Lobanz
Bronze Member
- Joined
- Oct 16, 2011
- Messages
- 99
- Tractor
- Kubota L3400, Kubota G5200H
Xcellent! Now you're beginning to see the big picture. Clogged primary fuel filter causing lack of fuel delivery to lift pump/IP and injectors, of which all suffered in one way or another. Lean fuel delivery causing overheating when tractor being worked hard with dull bladed mower and high grass, etc.
How tractor ran at all is beyond understanding, but I'd bet you were saving big time on fuel use!
Yes. I was thinking about that -- how all these systems are interrelated: cooling, fuel, air, lubrication, etc. Seems like on smaller engine like this, there may be less margin for error -- especially when your cooling system only holds 2.2 QUARTs. The tiny cooling system has to be in perfect working order and nothing else can cause any extra heat.

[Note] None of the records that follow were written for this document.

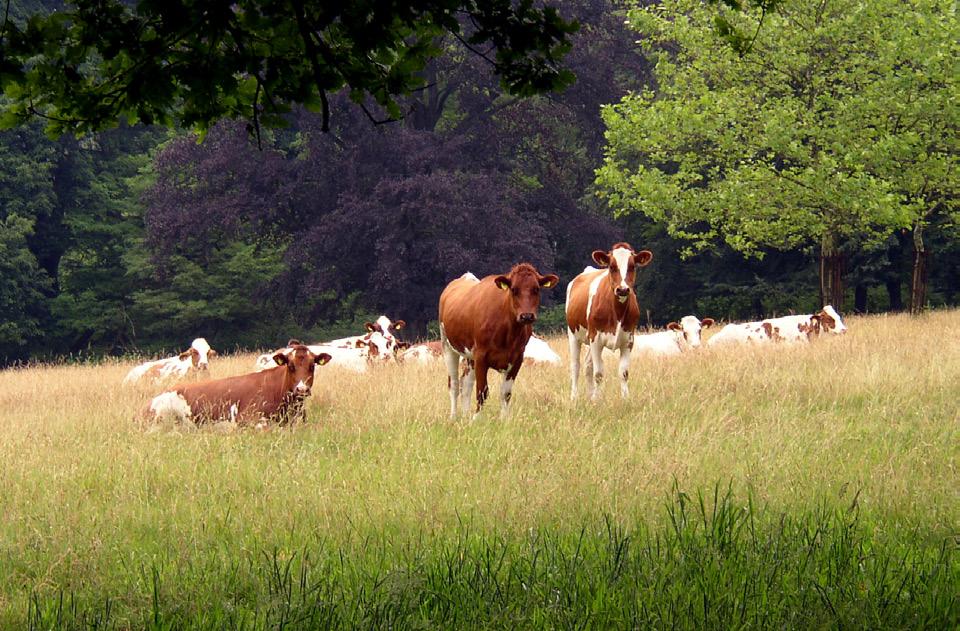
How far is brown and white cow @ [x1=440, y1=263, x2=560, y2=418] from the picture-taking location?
1040cm

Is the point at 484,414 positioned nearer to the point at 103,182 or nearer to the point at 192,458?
the point at 192,458

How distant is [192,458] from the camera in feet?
29.5

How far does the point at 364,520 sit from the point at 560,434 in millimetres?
3385

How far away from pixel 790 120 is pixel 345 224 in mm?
11898

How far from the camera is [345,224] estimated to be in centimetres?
2664

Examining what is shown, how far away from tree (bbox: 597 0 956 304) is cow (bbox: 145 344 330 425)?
12.8 metres

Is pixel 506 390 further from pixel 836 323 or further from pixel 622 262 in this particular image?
pixel 836 323

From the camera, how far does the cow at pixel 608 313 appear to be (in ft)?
38.7

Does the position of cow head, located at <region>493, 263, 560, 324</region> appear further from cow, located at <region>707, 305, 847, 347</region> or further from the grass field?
cow, located at <region>707, 305, 847, 347</region>

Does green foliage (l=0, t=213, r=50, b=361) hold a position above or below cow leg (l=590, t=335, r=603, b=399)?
above

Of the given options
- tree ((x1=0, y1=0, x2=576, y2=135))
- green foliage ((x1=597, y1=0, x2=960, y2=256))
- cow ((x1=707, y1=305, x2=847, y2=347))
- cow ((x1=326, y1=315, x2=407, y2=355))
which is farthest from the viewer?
green foliage ((x1=597, y1=0, x2=960, y2=256))

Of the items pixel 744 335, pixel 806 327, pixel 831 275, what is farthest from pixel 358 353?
pixel 831 275

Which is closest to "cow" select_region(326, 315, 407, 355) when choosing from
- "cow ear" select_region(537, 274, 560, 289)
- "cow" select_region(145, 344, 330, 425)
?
"cow" select_region(145, 344, 330, 425)

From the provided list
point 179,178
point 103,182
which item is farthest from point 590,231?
point 103,182
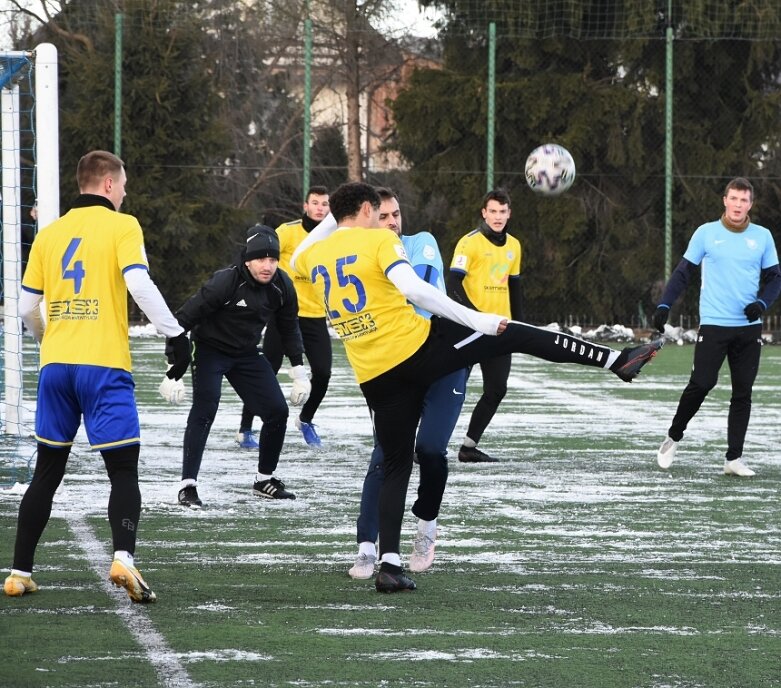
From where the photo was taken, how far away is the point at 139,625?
5.31 m

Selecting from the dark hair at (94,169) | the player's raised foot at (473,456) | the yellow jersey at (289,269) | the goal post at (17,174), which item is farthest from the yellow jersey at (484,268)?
the dark hair at (94,169)

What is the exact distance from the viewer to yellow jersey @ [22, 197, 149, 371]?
A: 5.74 m

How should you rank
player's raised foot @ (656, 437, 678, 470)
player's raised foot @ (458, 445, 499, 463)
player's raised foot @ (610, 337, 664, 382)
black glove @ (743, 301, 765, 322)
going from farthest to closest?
player's raised foot @ (458, 445, 499, 463) → player's raised foot @ (656, 437, 678, 470) → black glove @ (743, 301, 765, 322) → player's raised foot @ (610, 337, 664, 382)

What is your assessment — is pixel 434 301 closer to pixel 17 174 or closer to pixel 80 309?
pixel 80 309

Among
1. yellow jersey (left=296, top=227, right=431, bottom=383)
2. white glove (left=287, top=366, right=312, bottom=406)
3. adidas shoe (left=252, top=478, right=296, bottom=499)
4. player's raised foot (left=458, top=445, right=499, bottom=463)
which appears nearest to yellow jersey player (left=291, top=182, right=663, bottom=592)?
yellow jersey (left=296, top=227, right=431, bottom=383)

I could be wrong, but, I'm not convinced that a diesel engine can overheat by running too lean. There is no throttle body to limit the air flow, so it's always gulping as much air as possible -- there is always an excess of oxygen in the combustion chamber during normal running conditions. Black smoke indicates incomplete combustion (i.e., too much fuel, or too little air), so it seems that if it ain't smokin', then it's getting full combustion. So, the impact of being starved for fuel would be loss of power and, eventually, stalling (i.e., so little fuel that combustion does not produce enough energy to overcome load), but WITHOUT black smoke. This jives with the fact that when my mower had the fuel restriction, there was no black smoke when it stalled under light load. The reason why there is black smoke when a sudden load is encountered is that the governor somehow senses the load (drop in RPMs but no drop in throttle position?) and squirts in more fuel resulting in a temporary over fueled condition. In a short time, the RPMs come up and the governor is satisfied and backs off the fuel and the smoke goes away. This is also the reason that there is a little black smoke when I punch the throttle even under "no load". By punching the throttle, I've told the governor that I want to increase engine RPMs. The "load" is just the inertia of the engine parts that take energy to being them up to speed (flywheel, etc, maybe the whole tractor if I'm driving). If there is constant black smoke, it would mean that there is a constant condition of too much fuel for the air being taken in, meaning that either the air intake is restricted, or that the load is too much for the engine to handle (governor is squirting in as much fuel as it can but RPMs are not coming back up), or something is malfunctioning or ain't adjusted right causing either too much fuel or incomplete combustion (governor adjustment, injection pump adjustment, injectors not spraying right, injection timing adjustment, maybe other things). Is this a correct understanding?